=== GIVEN ENTRIES ===
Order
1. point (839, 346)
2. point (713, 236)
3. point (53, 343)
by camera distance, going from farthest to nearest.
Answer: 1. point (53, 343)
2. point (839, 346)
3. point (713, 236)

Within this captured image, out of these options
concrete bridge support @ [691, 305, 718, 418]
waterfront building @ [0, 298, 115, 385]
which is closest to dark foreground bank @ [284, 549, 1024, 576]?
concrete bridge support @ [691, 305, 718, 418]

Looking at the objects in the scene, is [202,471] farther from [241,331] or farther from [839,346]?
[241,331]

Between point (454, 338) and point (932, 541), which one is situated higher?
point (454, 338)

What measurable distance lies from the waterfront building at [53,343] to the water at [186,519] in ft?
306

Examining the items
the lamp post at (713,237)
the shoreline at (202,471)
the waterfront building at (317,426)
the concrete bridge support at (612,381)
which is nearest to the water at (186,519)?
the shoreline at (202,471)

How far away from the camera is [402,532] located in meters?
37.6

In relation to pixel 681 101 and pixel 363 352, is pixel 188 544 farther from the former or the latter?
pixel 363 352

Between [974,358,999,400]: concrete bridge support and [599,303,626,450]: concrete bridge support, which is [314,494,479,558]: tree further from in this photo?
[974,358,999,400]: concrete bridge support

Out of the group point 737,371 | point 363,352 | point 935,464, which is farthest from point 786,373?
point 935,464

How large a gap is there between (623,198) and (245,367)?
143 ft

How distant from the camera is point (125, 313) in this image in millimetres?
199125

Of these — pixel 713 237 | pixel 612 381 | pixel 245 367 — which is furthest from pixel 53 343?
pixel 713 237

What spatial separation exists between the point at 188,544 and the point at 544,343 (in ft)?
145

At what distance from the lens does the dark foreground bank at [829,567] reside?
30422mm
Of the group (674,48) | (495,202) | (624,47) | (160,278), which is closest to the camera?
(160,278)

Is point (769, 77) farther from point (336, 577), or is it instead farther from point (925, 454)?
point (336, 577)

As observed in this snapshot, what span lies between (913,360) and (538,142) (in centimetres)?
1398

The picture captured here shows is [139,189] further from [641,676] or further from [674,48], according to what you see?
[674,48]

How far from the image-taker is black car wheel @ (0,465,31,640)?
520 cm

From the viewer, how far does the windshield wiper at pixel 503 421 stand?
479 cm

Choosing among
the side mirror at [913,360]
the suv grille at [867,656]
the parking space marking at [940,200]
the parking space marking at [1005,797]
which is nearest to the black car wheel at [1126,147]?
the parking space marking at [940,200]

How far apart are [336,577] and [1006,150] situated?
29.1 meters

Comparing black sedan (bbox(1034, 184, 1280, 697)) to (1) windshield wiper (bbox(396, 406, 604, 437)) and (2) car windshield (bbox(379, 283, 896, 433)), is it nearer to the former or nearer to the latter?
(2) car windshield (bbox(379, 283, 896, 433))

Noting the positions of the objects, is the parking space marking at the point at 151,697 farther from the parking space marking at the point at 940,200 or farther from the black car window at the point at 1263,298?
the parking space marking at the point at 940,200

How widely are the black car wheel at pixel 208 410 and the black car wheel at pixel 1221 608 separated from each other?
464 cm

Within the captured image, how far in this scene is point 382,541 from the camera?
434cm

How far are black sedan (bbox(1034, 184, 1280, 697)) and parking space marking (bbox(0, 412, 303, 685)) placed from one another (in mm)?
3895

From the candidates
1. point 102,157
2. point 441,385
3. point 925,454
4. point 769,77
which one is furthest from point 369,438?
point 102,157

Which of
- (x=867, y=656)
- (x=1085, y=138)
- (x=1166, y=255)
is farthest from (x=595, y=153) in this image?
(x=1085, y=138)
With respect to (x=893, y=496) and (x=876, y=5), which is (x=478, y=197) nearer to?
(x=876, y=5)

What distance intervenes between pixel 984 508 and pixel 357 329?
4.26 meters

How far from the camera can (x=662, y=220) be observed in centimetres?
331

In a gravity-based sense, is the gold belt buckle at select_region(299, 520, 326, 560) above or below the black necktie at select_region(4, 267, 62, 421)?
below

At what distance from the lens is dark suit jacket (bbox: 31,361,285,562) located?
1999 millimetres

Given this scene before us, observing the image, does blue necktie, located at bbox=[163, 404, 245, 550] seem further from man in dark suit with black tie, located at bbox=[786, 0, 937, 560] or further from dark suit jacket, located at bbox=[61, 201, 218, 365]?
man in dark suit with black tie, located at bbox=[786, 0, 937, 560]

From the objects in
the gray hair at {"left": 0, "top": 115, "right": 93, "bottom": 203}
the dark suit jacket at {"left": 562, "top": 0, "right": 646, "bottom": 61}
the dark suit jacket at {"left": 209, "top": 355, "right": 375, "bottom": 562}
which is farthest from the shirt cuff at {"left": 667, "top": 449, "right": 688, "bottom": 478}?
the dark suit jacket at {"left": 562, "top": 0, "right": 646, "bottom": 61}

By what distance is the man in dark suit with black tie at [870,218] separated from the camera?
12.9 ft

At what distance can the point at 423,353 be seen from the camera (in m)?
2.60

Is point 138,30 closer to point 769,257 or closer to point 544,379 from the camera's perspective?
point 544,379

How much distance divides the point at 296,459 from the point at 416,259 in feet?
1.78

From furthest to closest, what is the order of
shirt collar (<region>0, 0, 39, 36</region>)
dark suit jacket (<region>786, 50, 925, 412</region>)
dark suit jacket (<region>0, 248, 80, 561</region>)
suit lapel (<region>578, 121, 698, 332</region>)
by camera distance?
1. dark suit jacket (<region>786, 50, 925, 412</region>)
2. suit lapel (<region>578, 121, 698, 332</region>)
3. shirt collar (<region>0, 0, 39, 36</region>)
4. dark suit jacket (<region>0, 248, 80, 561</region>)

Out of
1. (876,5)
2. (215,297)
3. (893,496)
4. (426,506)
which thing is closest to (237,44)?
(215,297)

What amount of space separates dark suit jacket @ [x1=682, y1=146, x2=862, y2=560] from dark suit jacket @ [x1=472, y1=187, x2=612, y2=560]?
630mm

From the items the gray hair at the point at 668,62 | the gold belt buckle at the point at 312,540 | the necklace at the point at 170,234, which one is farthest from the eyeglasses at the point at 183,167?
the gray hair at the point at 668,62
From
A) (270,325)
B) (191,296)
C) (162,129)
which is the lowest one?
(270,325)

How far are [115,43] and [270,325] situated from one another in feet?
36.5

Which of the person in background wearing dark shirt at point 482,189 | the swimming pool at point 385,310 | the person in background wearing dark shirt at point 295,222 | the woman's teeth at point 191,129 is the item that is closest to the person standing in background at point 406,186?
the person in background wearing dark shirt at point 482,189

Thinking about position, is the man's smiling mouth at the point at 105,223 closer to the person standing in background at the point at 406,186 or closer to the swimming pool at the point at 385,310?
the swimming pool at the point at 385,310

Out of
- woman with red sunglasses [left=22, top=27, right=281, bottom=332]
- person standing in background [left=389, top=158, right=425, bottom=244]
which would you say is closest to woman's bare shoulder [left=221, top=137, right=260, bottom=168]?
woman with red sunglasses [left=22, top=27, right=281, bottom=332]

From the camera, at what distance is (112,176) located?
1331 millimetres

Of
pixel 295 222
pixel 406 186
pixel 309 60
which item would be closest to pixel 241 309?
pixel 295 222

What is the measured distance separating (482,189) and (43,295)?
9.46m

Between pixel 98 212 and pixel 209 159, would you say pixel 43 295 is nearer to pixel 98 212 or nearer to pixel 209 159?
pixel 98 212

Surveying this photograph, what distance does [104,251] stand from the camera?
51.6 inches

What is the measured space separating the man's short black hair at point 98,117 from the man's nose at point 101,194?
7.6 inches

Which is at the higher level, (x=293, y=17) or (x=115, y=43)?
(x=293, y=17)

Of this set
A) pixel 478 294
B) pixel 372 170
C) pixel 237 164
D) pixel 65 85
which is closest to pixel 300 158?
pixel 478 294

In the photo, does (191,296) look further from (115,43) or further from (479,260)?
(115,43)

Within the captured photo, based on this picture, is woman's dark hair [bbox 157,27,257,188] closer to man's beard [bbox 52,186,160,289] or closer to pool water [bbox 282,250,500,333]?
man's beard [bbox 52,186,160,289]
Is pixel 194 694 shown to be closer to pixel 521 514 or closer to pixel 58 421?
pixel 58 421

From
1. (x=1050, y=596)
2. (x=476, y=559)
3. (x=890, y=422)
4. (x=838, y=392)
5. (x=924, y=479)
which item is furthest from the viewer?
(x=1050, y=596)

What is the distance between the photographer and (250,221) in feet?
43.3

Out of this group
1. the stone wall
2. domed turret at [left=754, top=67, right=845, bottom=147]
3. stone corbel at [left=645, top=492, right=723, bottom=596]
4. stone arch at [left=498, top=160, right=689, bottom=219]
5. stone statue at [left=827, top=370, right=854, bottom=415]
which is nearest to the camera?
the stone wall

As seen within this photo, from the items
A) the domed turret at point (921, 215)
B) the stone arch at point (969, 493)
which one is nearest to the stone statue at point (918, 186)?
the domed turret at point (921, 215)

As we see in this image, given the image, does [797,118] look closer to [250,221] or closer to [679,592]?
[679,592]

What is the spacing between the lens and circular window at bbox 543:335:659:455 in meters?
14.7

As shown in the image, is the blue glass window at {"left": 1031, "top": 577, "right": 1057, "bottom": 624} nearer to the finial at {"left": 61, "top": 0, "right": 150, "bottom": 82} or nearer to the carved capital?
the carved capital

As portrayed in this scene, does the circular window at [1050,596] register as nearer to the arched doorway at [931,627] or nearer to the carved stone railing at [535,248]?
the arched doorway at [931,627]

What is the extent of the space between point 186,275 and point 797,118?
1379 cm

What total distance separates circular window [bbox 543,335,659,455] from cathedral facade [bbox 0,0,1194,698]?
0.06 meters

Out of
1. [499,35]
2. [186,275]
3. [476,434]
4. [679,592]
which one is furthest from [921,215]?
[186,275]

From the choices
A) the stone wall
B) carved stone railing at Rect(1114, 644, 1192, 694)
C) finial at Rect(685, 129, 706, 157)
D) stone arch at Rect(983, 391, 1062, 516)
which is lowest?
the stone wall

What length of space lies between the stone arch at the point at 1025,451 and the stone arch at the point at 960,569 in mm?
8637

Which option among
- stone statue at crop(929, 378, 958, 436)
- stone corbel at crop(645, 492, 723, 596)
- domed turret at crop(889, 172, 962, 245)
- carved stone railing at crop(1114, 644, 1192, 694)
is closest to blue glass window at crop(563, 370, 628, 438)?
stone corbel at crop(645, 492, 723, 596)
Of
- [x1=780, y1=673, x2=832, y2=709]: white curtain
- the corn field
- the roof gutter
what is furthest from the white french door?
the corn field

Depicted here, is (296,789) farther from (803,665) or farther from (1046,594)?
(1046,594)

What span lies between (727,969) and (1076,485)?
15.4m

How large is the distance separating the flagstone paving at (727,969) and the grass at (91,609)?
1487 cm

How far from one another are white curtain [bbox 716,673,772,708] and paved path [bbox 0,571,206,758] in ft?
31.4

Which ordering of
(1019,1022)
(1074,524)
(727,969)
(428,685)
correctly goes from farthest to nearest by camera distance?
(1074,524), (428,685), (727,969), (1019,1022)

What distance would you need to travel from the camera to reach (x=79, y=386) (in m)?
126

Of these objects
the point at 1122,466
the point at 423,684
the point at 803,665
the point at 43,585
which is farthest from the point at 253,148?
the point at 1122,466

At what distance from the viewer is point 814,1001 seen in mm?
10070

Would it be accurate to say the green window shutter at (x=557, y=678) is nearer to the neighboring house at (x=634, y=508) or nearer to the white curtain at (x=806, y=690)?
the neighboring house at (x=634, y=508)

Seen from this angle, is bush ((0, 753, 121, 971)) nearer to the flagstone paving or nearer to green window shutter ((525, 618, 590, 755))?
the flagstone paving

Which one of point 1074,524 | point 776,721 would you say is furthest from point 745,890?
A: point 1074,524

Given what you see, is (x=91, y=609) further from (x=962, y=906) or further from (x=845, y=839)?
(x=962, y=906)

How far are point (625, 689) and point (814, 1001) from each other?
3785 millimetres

=== WORK TO DO ===
Your task is to reproduce, exactly and exclusively, the lines from the one holding "Which option among" through the final line of the listing.

=== FULL RESPONSE ===
Which option among
- stone statue at crop(929, 378, 958, 436)
- stone corbel at crop(645, 492, 723, 596)
- domed turret at crop(889, 172, 962, 245)
- carved stone railing at crop(1114, 644, 1192, 694)
is closest to blue glass window at crop(563, 370, 628, 438)?
stone corbel at crop(645, 492, 723, 596)
Of
- [x1=780, y1=673, x2=832, y2=709]: white curtain
- the corn field
- the roof gutter
what is furthest from the white french door?
the corn field

Depicted here, is (296,789) farther from (803,665) or farther from (1046,594)?
(1046,594)

What span lies between (727,969) and (1076,485)?
15.4m

How large is the distance separating the flagstone paving at (727,969) and the grass at (91,609)?
1487 cm

How far from one another are white curtain [bbox 716,673,772,708] and paved path [bbox 0,571,206,758] in ft?
31.4

Which ordering of
(1019,1022)
(1074,524)
(727,969)
(428,685)
correctly goes from farthest to nearest by camera distance?
(1074,524), (428,685), (727,969), (1019,1022)

What distance would you need to travel from the camera to reach (x=79, y=386) (in m)?
126

Of these objects
the point at 1122,466
the point at 423,684
the point at 803,665
the point at 43,585
which is farthest from the point at 253,148?
the point at 1122,466

At what distance from the viewer is point 814,1001 seen in mm?
10070

Would it be accurate to say the green window shutter at (x=557, y=678) is nearer to the neighboring house at (x=634, y=508) or nearer to the white curtain at (x=806, y=690)?
the neighboring house at (x=634, y=508)

Seen from this angle, is bush ((0, 753, 121, 971)) nearer to the flagstone paving or nearer to green window shutter ((525, 618, 590, 755))?
the flagstone paving

Which one of point 1074,524 | point 776,721 would you say is furthest from point 745,890?
A: point 1074,524

Given what you see, is (x=91, y=609) further from (x=962, y=906) or further from (x=845, y=839)?
(x=962, y=906)

How far are point (625, 689) and point (814, 1001) from each other?
3785 millimetres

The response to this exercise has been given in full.